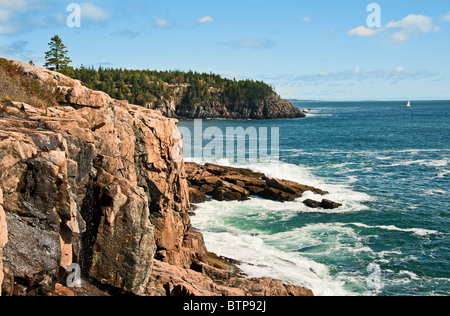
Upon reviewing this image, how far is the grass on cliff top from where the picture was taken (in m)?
21.0

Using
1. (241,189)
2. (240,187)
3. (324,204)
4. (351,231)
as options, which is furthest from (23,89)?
(324,204)

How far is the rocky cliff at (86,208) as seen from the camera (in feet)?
40.4

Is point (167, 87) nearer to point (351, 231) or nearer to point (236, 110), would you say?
point (236, 110)

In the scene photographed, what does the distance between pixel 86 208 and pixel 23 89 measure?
400 inches

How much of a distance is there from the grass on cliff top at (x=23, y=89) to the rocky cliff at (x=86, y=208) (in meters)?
0.12

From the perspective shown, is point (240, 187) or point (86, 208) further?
point (240, 187)

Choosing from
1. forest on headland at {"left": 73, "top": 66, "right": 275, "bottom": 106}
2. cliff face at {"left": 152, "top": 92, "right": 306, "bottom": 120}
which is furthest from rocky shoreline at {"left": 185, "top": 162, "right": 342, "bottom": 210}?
cliff face at {"left": 152, "top": 92, "right": 306, "bottom": 120}

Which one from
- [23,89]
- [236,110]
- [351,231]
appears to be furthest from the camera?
[236,110]

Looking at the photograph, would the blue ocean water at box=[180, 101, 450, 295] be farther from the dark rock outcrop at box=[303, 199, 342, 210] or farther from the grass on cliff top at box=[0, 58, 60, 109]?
the grass on cliff top at box=[0, 58, 60, 109]

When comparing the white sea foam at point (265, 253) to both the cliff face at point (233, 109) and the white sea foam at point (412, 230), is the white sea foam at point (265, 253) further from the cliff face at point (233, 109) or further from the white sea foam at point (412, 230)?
the cliff face at point (233, 109)

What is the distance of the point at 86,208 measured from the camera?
51.4ft

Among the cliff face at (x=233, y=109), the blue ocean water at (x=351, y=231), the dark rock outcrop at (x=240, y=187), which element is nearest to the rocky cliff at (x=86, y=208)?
the blue ocean water at (x=351, y=231)

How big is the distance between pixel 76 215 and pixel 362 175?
4427 centimetres
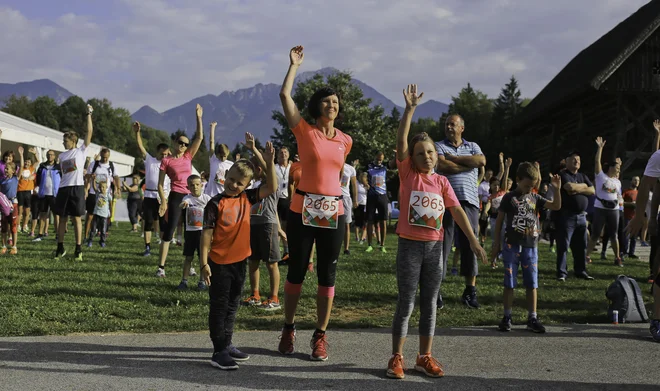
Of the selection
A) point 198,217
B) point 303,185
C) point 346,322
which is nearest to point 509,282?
point 346,322

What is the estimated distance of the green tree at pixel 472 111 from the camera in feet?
227

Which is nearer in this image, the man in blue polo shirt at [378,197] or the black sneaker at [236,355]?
the black sneaker at [236,355]

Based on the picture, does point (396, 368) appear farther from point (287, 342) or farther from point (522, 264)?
point (522, 264)

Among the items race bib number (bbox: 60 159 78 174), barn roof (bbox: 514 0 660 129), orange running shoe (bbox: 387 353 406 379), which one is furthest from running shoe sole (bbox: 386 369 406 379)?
barn roof (bbox: 514 0 660 129)

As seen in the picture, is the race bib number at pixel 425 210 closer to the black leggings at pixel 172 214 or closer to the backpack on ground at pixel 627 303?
the backpack on ground at pixel 627 303

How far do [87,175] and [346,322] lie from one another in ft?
29.4

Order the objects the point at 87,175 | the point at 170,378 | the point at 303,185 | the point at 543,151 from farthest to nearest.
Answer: the point at 543,151 < the point at 87,175 < the point at 303,185 < the point at 170,378

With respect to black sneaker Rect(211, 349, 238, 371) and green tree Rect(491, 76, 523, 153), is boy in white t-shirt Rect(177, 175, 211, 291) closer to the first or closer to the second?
black sneaker Rect(211, 349, 238, 371)

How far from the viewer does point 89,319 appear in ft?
20.9

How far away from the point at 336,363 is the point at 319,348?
0.65 feet

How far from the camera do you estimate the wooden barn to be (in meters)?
25.4

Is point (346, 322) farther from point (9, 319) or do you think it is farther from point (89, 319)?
point (9, 319)

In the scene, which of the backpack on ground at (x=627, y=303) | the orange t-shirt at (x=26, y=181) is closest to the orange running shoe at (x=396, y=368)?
the backpack on ground at (x=627, y=303)

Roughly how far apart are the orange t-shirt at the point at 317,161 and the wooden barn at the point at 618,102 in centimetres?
2261
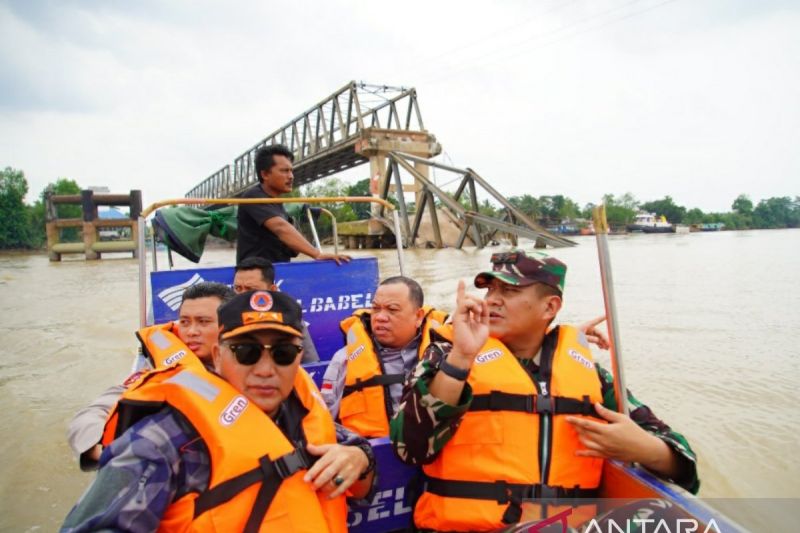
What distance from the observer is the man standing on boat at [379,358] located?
6.58ft

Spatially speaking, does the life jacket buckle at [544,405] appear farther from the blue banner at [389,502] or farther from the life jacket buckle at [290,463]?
the life jacket buckle at [290,463]

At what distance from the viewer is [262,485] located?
1.20 metres

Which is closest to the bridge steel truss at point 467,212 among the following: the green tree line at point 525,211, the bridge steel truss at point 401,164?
the bridge steel truss at point 401,164

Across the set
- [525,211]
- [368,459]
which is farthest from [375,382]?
[525,211]

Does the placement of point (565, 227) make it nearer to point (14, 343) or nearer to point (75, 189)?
point (14, 343)

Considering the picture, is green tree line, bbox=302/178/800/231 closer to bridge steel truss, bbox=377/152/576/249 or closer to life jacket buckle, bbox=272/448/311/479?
bridge steel truss, bbox=377/152/576/249

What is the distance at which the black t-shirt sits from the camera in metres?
3.32

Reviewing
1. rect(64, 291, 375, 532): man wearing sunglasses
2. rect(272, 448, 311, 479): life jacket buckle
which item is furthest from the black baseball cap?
rect(272, 448, 311, 479): life jacket buckle

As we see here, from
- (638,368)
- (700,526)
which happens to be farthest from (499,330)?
(638,368)

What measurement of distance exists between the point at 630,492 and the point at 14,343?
670cm

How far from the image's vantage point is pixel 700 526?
1.17 metres

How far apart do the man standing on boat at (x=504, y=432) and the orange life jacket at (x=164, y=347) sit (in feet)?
3.07

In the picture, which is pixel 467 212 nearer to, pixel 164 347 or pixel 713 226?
pixel 164 347

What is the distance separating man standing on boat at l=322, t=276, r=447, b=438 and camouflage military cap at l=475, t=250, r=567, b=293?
0.45 m
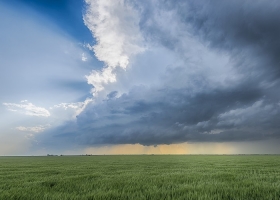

- [Written task]
Copy every record above word for word, leaving out the pictures.

- [Worked answer]
Upon reviewing this image, how far is the grass on cliff top from where the picture was taken (in m)?
21.0

Using
1. (241,189)
2. (240,187)
3. (324,204)
4. (351,231)
as options, which is furthest from (23,89)?
(324,204)

How far is the rocky cliff at (86,208) as seen from the camera (in feet)?
40.4

Is point (167, 87) nearer to point (351, 231) or nearer to point (236, 110), would you say?
point (236, 110)

In the scene photographed, what does the distance between pixel 86 208 and pixel 23 89 measure?
400 inches

How much of a distance is there from the grass on cliff top at (x=23, y=89) to the rocky cliff at (x=86, y=208) (in meters)?
0.12

From the perspective shown, is point (240, 187) or point (86, 208) further?
point (240, 187)

Choosing from
1. forest on headland at {"left": 73, "top": 66, "right": 275, "bottom": 106}
2. cliff face at {"left": 152, "top": 92, "right": 306, "bottom": 120}
which is furthest from rocky shoreline at {"left": 185, "top": 162, "right": 342, "bottom": 210}?
cliff face at {"left": 152, "top": 92, "right": 306, "bottom": 120}

Which one from
- [23,89]
- [236,110]
- [351,231]
appears to be furthest from the camera?
[236,110]

Looking at the photograph, would the blue ocean water at box=[180, 101, 450, 295] be farther from the dark rock outcrop at box=[303, 199, 342, 210] or farther from the grass on cliff top at box=[0, 58, 60, 109]?
the grass on cliff top at box=[0, 58, 60, 109]

When comparing the white sea foam at point (265, 253) to both the cliff face at point (233, 109) and the white sea foam at point (412, 230), is the white sea foam at point (265, 253) further from the cliff face at point (233, 109) or further from the white sea foam at point (412, 230)?
the cliff face at point (233, 109)

What is the distance of the point at 86,208 measured from the camera?
51.4ft

Among the cliff face at (x=233, y=109), the blue ocean water at (x=351, y=231), the dark rock outcrop at (x=240, y=187), which element is nearest to the rocky cliff at (x=86, y=208)?
the blue ocean water at (x=351, y=231)

How big is the distance between pixel 76 215 and pixel 362 175?
4427 centimetres
Of the selection
A) point 198,217
B) point 303,185
C) point 346,322
which is nearest to point 509,282?
point 346,322

What is the estimated distance of the green tree at pixel 472 111 from the camera in feet?
227

Which is nearer in this image, the man in blue polo shirt at [378,197] or the black sneaker at [236,355]?
the black sneaker at [236,355]

Based on the picture, does point (396, 368) appear farther from point (287, 342) or farther from point (522, 264)?
point (522, 264)

Among the items race bib number (bbox: 60 159 78 174), barn roof (bbox: 514 0 660 129), orange running shoe (bbox: 387 353 406 379), which one is furthest from running shoe sole (bbox: 386 369 406 379)?
barn roof (bbox: 514 0 660 129)

As seen in the picture, is the race bib number at pixel 425 210 closer to the black leggings at pixel 172 214 or closer to the backpack on ground at pixel 627 303?
the backpack on ground at pixel 627 303

How far do [87,175] and [346,322] lie from one another in ft?
29.4

Order the objects the point at 87,175 | the point at 170,378 | the point at 303,185 | the point at 543,151 from farthest to nearest.
Answer: the point at 543,151 < the point at 87,175 < the point at 303,185 < the point at 170,378

With respect to black sneaker Rect(211, 349, 238, 371) and green tree Rect(491, 76, 523, 153), is boy in white t-shirt Rect(177, 175, 211, 291) closer to the first or closer to the second?
black sneaker Rect(211, 349, 238, 371)

How far from the viewer does point 89,319 appear in ft?
20.9

How far away from the point at 336,363 is the point at 319,348?
0.65 feet

How far from the camera do you estimate the wooden barn to be (in meters)?
25.4

Is point (346, 322) farther from point (9, 319) or do you think it is farther from point (89, 319)?
point (9, 319)

In the scene, which of the backpack on ground at (x=627, y=303) | the orange t-shirt at (x=26, y=181) is closest to the orange running shoe at (x=396, y=368)?
the backpack on ground at (x=627, y=303)

Roughly how far apart are the orange t-shirt at the point at 317,161 and the wooden barn at the point at 618,102 in centimetres?
2261
What distance from the observer is the man standing on boat at [379,358] located?
6.58ft

Spatially speaking, does the life jacket buckle at [544,405] appear farther from the blue banner at [389,502] or farther from the life jacket buckle at [290,463]?
the life jacket buckle at [290,463]

At what distance from the viewer is [262,485] located?
1.20 metres

Which is closest to the bridge steel truss at point 467,212 among the following: the green tree line at point 525,211, the bridge steel truss at point 401,164?
the bridge steel truss at point 401,164

Across the set
- [525,211]
- [368,459]
which is farthest from [375,382]?
[525,211]

Does the placement of point (565, 227) make it nearer to point (14, 343) or nearer to point (75, 189)?
point (14, 343)

Considering the picture, is green tree line, bbox=302/178/800/231 closer to bridge steel truss, bbox=377/152/576/249 or closer to life jacket buckle, bbox=272/448/311/479?
bridge steel truss, bbox=377/152/576/249

What is the distance at which the black t-shirt sits from the camera in metres?
3.32

Reviewing
1. rect(64, 291, 375, 532): man wearing sunglasses
2. rect(272, 448, 311, 479): life jacket buckle
which item is furthest from the black baseball cap?
rect(272, 448, 311, 479): life jacket buckle

As we see here, from
- (638,368)
- (700,526)
which happens to be farthest from (499,330)?
(638,368)

What measurement of distance exists between the point at 630,492 and the point at 14,343?
670cm

How far from the image's vantage point is pixel 700 526?
1.17 metres

How far apart do the man standing on boat at (x=504, y=432) and the orange life jacket at (x=164, y=347) sit (in feet)?
3.07

In the picture, which is pixel 467 212 nearer to, pixel 164 347 or pixel 713 226?
pixel 164 347

What is the distance separating man standing on boat at l=322, t=276, r=447, b=438 and camouflage military cap at l=475, t=250, r=567, b=293?
0.45 m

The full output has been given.